Summary:The United Kingdom is likely to adopt the Euro within five years and would provide some welcome free-market leadership to the group of 11 nations that recently joined together under the common currency, a panel of European experts said.
The British are part of the European Union but balked at abandoning the pound for the Euro under previous Conservative Party rule. Labour Party Prime Minister Tony Blair has indicated that his government is more receptive to the new currency.
"The continent would welcome the British as early as possible," said Bernd Stecher, senior vice president and chief economist of Germany's Siemens AG. "We'd like to share the British entrepreneurial spirit with the rest of the community."
Spurred by a strong service sector, British unemployment is about 6 percent -- approximately half the level of some other European nations. Some analysts said Britain's more liberal labor rules as well as privatization efforts could rub off elsewhere in Europe.

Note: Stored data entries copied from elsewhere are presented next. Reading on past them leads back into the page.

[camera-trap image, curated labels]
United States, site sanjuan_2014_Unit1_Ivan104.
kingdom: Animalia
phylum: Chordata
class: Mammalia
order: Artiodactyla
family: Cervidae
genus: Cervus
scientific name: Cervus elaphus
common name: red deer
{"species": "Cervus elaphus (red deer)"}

"Europe's main economic policy challenge is unemployment," said Joly Dixon, director of international economic and financial affairs for the European Commission. "Many European countries have unemployment of over 10 percent -- this is unacceptable."
Dixon predicted that economic growth for the European Union will total about 2 percent this year before picking up in 2000. Earlier predictions had pegged 1999 growth at 2.5 percent.
A wild card in the employment picture is how an expected rush of corporate combinations will affect jobs. "We will see a wave of mergers in coming months" as the Euro conquers borders and deregulation continues in industries such as telecommunications, said Juergen Mueller, senior economist at DaimlerChrysler AG.
Panelists said closer cooperation between European Union nations will make national governments less relevant. They also suggested that the advent of the Euro will carve into the dollar's supremacy as the world's currency.
"There is a revolution going on in Europe; we're just in the early stages of it," said Richard M. Young, managing director and chief European strategist for Goldman Sachs.
A dissenting voice on the panel was Henri Lepage, managing director of l'Institut Euro '92, who suggested that the currency won't be as strong as some panelists suspect, and that the common currency may not have the effect of drawing the nations together.
"The Euro will be much weaker than people think," Lepage said. "Life will much tougher than people think and divisions between countries much greater than people think."
Ted Van Dyk, executive vice president of the Institute, moderated.